== Segment start ==

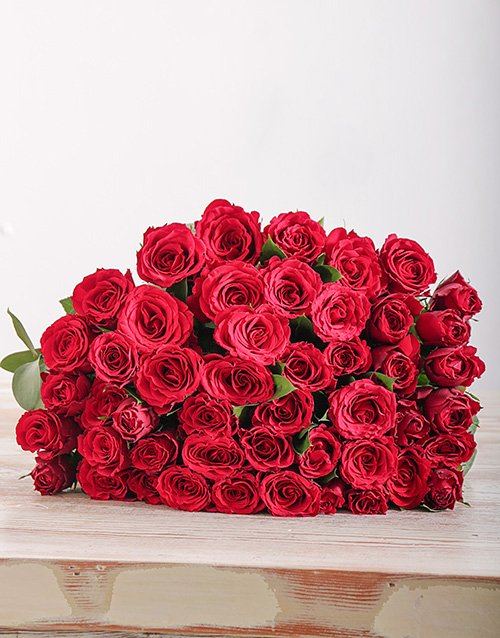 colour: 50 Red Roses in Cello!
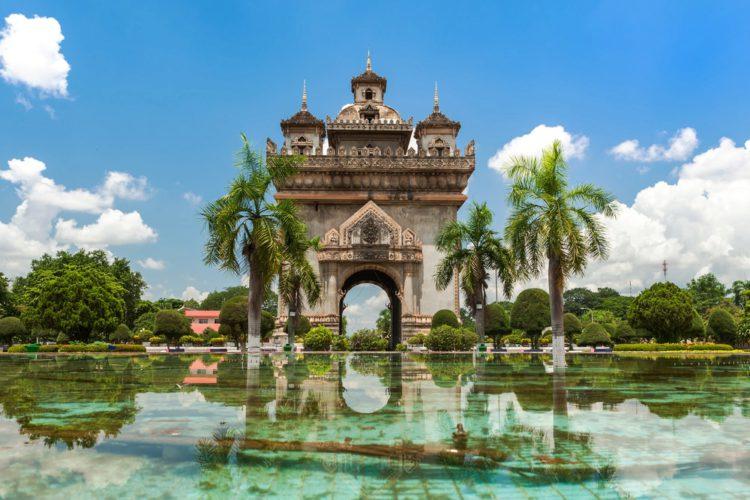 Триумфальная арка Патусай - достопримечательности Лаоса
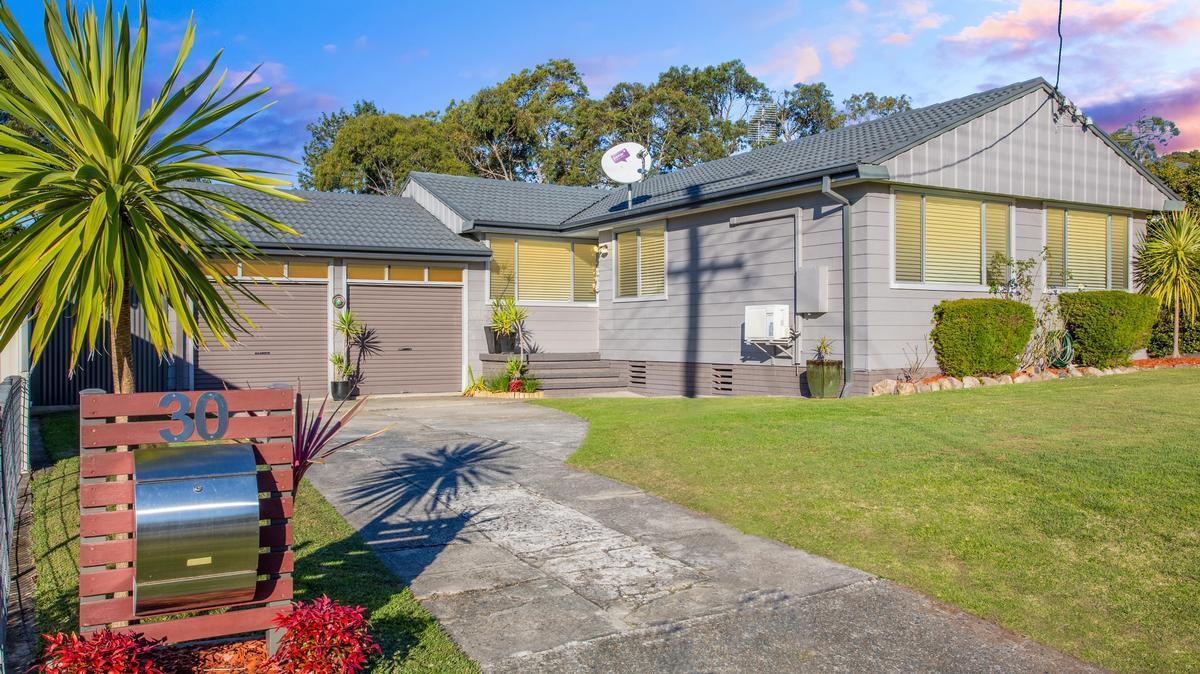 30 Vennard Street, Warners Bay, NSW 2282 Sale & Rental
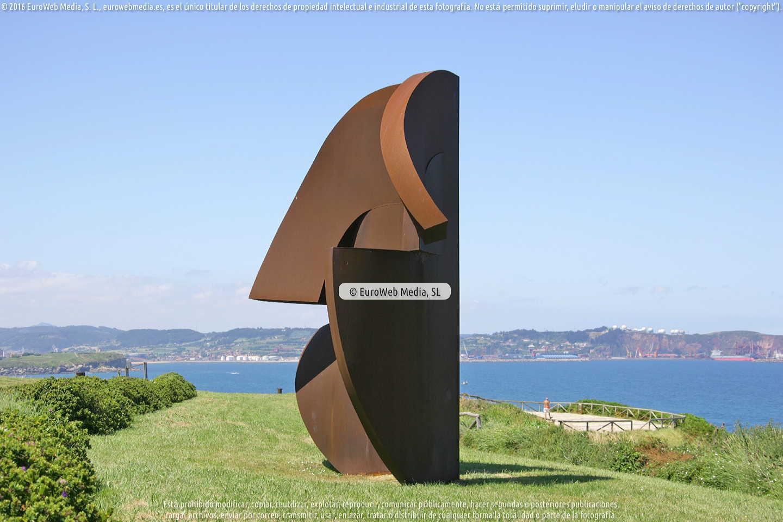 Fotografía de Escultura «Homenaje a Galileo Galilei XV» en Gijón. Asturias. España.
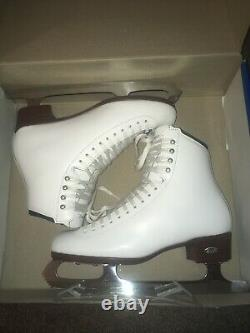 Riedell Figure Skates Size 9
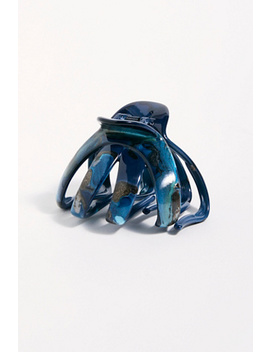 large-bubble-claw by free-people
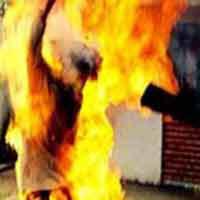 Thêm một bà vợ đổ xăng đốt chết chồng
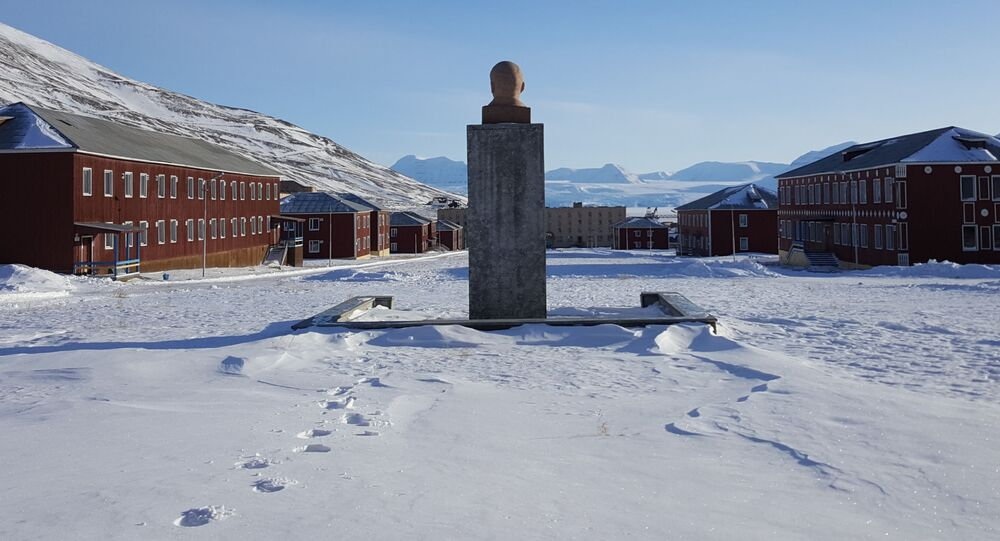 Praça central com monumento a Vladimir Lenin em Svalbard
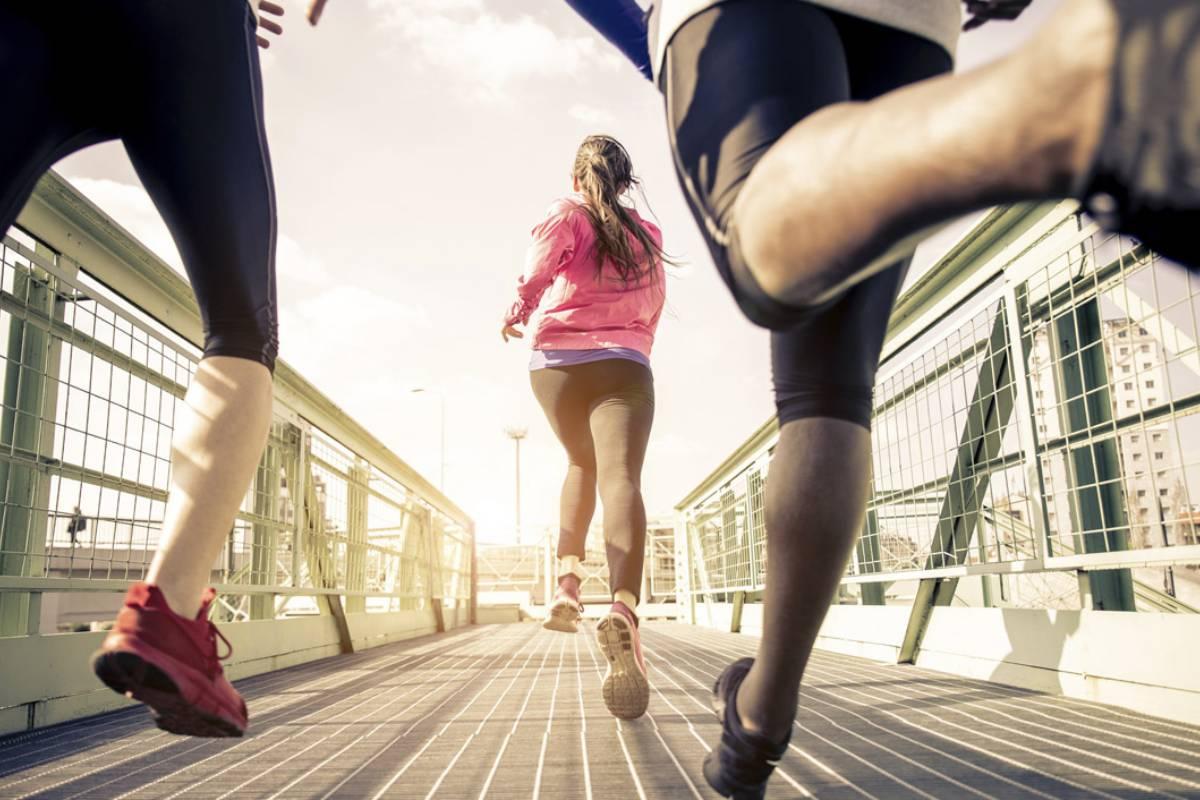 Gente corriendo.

== Segment end ==

TASK DIRECTIONS:
Only the lines from the one containing "large-bubble-claw by free-people" through the last line of the entries above, both included, belong in the answer, written out exactly; pictures do not.

SOLUTION FOR THIS TASK:
 large-bubble-claw by free-people
 Thêm một bà vợ đổ xăng đốt chết chồng
 Praça central com monumento a Vladimir Lenin em Svalbard
 Gente corriendo.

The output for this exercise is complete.